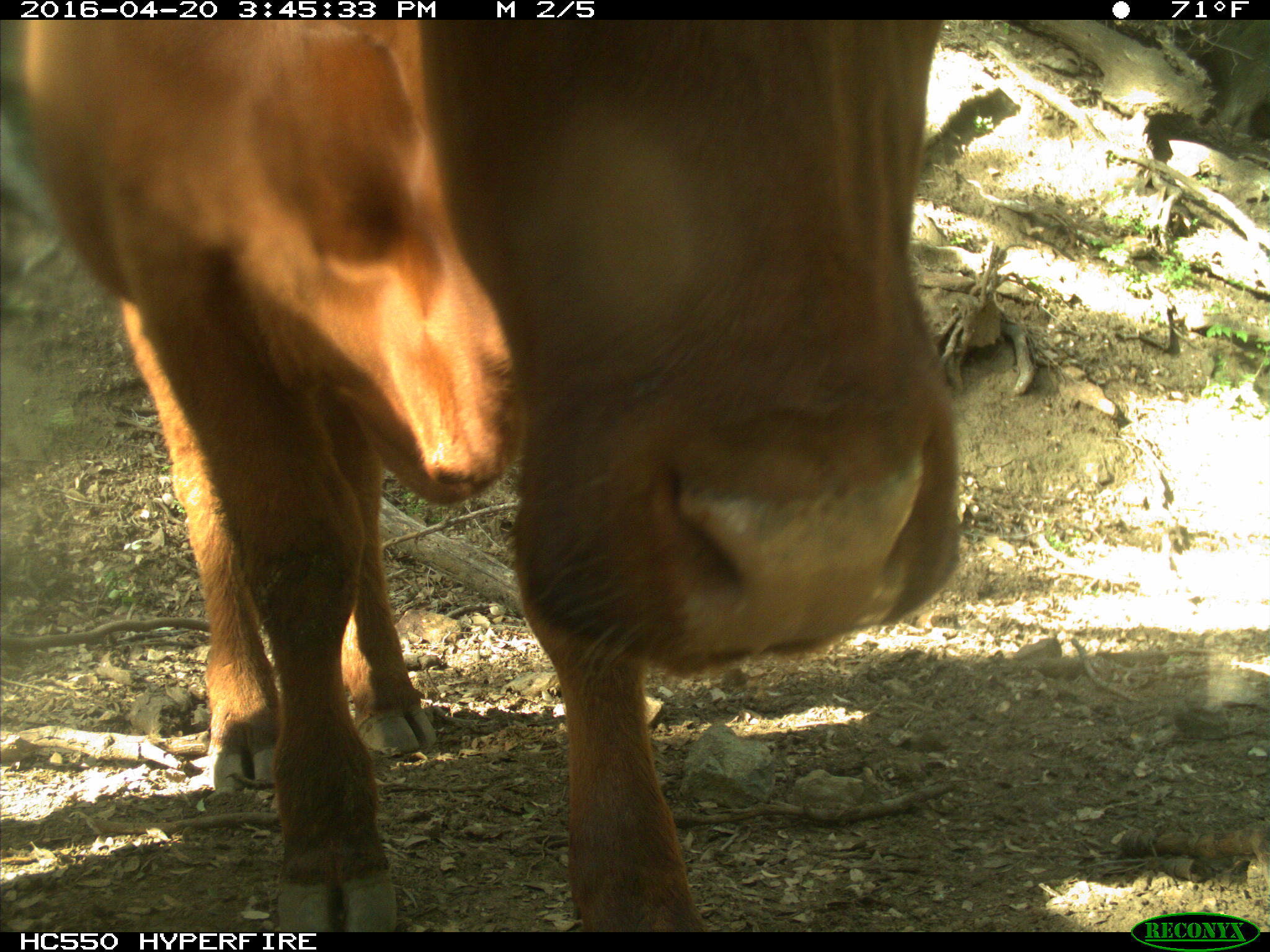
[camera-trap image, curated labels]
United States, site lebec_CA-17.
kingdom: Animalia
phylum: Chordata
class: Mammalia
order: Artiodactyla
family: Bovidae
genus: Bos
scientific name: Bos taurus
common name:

◆ Task instructions: An exact reproduction of the material above is needed, without its pictures.

◆ Answer to this task:
[camera-trap image, curated labels]
United States, site lebec_CA-17.
kingdom: Animalia
phylum: Chordata
class: Mammalia
order: Artiodactyla
family: Bovidae
genus: Bos
scientific name: Bos taurus
common name:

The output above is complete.